Jurnal1Jambi.Com,- Jambi – Belum sampai 1X24 setelah melakukan kegiatan razia gabungan sumur minyak ilegal di senami, desa jebak, kabupaten batanghari kenarin (24/12/2024).

Kembali terjadi kebakaran yang sangat hebat akibat aktivitas diduga sumur minyak ilegal (ilegal driling) sekitar pukul 20.00 WIB, hal ini pun kembali menjadi perhatian publik.

Terdengar bahwa ada sekitar 20 sumur minyak ilegal yang di lakukan pemasangan police line. Yang menjadi peertanyaan besarnya adalah apakah sumur yang terbakar tersebut termasuk yang dilakukan di police line?, atau apakah tidak ada pemasangan police line?, dan apakah disekitar sumur yang terbakar tersebut ada lokasi pemasangan police line?.

Diketahui, Penertiban aktivitas ilegal kembali dilakukan oleh Tim Gabungan Subdit IV/Tipidter Ditreskrimsus Polda Jambi bersama Satreskrim Polres Batanghari dan Denpom II/2 Sriwijaya.

Dari berbagai catatan media online yang di terbitkan dikutip, Dirreskrimsus Polda Jambi, Kombes Pol Bambang Yudo Pamungkas, melalui Kasubdit IV/Tipidter, AKBP Reza Khomeini, menegaskan, penertiban ini bertujuan untuk menekan dampak kerusakan lingkungan yang disebabkan oleh pengeboran minyak ilegal.

Ia juga mengingatkan bahaya potensi korban jiwa yang dapat timbul jika praktik ini terus dibiarkan.

“Sebanyak 20 sumur minyak ilegal telah kami pasang police line dalam penertiban kali ini,” ujar AKBP Reza Khomeini.

“Pengeboran ilegal ini tidak hanya merusak lingkungan, tetapi juga merupakan tindakan melawan hukum. Kami harap masyarakat dapat lebih peduli terhadap dampak yang ditimbulkan,” tambahnya.

Operasi ini dipimpin langsung oleh Kanit II Subdit IV/Tipidter Ditreskrimsus Polda Jambi, AKP Prastya Yana W. S., didampingi Kasatreskrim Polres Batanghari, AKP Husni Abda.

Personel gabungan dari Subdit Tipidter Polda Jambi, Unit Tipidter Polres Batanghari, serta Denpom II/2 Sriwijaya turut dikerahkan dalam aksi ini.

Untuk itu, diharapkan presiden RI, wakil presiden RI, kapolri, Panglima TNI, DPR RI serta pihak terkait yang berwenang untuk dapat menindaklanjuti peristiwa di provinsi jambi saat ini.

Dan untuk pemilik sumur minyak (ilegal drilling) dari investigasi yang dilakukan dapat disimpulkan bahwa diduga nama pemilik tersebut inisial Dikun/Soleh dan untuk pengurusnya yaitu bernama inisial Ucok P.L.

Tak kenal maka tak sayang itulah pribahasa yang akan kita sebut dalam pemberitaan ini, dari peristiwa tersebut diharapkan untuk membuka seterang terangnya kejadian tersebut serta bisa mengungkap dan menangkap pelaku yang melakukan tindakan yang melawan hukum ini.

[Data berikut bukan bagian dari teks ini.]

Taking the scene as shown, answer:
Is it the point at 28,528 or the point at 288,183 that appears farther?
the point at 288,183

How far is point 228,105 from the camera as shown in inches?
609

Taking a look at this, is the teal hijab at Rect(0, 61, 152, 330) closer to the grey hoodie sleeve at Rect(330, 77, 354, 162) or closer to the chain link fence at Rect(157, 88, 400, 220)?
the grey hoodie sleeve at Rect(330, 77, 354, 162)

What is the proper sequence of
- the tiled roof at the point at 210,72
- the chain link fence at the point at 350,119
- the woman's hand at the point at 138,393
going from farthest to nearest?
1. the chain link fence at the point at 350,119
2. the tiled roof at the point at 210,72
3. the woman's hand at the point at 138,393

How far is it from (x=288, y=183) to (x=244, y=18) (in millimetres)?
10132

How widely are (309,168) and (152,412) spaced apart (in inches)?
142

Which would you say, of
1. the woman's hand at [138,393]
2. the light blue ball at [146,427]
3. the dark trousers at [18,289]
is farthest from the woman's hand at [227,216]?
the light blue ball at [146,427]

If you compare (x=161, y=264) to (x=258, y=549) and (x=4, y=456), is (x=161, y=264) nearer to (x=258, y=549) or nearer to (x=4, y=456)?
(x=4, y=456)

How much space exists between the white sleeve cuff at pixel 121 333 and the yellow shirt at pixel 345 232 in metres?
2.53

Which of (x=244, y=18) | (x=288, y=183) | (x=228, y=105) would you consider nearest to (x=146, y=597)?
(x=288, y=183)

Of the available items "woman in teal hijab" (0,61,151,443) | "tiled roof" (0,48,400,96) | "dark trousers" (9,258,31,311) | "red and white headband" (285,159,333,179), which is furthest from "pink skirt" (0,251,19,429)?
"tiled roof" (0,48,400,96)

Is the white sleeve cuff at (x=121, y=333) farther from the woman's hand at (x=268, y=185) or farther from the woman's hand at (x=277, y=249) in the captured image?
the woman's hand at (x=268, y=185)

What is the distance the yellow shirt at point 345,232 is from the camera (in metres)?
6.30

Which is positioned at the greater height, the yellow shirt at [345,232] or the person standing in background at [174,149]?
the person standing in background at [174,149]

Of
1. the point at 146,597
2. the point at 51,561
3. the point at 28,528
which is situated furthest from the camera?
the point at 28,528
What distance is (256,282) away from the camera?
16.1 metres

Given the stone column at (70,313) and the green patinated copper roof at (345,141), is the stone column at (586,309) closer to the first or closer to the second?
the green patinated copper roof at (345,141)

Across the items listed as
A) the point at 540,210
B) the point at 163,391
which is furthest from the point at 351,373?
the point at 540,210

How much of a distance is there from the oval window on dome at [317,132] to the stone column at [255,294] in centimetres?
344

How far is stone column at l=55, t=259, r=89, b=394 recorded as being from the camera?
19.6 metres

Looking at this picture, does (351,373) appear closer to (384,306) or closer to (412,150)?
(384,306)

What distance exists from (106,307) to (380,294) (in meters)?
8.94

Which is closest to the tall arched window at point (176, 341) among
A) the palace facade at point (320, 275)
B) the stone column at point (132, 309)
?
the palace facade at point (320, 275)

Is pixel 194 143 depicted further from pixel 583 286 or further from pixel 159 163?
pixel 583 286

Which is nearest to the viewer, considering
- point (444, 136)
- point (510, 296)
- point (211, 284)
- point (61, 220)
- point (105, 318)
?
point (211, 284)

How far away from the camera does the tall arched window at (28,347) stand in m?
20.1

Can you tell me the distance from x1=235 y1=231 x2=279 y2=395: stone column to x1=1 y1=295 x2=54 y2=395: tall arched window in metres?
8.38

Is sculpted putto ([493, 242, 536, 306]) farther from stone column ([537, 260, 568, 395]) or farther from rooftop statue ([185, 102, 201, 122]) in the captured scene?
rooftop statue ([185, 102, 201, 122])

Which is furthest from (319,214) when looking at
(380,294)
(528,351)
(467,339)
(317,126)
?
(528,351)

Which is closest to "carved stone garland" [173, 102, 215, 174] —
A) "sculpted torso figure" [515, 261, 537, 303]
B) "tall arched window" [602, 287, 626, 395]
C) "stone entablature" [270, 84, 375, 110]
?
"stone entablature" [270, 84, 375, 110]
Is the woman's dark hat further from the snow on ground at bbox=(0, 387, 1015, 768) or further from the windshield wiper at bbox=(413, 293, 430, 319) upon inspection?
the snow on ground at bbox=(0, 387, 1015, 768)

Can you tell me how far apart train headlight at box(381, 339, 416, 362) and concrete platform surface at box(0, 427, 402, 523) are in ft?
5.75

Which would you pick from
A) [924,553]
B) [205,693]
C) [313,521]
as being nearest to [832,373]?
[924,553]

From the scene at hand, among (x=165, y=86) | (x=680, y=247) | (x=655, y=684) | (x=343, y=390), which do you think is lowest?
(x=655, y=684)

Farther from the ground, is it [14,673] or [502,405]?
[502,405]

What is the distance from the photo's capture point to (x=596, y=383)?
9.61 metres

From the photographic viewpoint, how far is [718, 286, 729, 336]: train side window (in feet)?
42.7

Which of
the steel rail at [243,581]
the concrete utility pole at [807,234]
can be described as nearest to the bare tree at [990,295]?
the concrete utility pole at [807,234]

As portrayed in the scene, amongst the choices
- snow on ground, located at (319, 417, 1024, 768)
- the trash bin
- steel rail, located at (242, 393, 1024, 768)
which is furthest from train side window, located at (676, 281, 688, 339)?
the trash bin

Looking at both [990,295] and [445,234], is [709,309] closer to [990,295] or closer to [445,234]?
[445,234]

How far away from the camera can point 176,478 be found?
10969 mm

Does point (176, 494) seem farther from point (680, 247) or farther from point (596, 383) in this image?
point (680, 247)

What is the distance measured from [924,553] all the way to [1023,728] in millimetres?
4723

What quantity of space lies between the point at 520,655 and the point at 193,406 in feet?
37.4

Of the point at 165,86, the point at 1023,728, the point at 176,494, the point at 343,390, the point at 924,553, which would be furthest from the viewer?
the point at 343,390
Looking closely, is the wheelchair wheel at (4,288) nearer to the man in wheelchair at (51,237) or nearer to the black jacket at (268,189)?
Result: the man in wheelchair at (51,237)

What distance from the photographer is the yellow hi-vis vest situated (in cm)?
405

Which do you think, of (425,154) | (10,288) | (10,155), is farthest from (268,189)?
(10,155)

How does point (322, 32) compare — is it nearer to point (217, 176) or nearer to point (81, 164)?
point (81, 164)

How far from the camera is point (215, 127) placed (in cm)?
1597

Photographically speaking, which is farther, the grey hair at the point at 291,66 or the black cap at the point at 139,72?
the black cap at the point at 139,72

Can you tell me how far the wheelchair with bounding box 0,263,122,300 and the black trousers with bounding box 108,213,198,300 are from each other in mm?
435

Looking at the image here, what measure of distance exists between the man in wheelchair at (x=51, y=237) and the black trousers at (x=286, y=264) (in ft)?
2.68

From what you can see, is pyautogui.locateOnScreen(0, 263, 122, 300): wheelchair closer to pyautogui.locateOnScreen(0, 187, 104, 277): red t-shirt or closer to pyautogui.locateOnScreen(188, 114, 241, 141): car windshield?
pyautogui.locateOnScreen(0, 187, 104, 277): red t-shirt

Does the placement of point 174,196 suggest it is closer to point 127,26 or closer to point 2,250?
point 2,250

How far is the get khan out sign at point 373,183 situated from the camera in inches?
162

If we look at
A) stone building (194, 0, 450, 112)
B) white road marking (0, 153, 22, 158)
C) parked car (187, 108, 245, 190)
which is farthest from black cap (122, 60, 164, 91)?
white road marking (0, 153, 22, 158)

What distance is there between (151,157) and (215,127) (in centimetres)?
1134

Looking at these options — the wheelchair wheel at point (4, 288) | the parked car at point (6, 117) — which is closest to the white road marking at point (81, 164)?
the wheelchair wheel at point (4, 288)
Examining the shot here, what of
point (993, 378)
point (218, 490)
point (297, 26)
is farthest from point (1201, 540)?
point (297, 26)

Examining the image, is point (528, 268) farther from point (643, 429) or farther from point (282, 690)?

Sesuai dengan data yang kami dapatkan bahwa, dalam kejadian terbakarnya diduga sumur minyak ilegal (Ilegal driling) milik insial Dikun/Soleh dan yang mengurus Ucok P.L, terdapat 2 orang korban yang terbakar yang telah di larikan ke rumah sakit.

Selanjutnya awak media juga mencoba berusaha mengkonfirmasi kapolres batanghari dengan nomor WhatsApp 082247****88 tetapi di ada satupun pertanyaan di jawabkan.

Sampai berita ini di turunkan awak media terus mencoba berusaha menggali informasi serta seluruh pihak pihak terkait.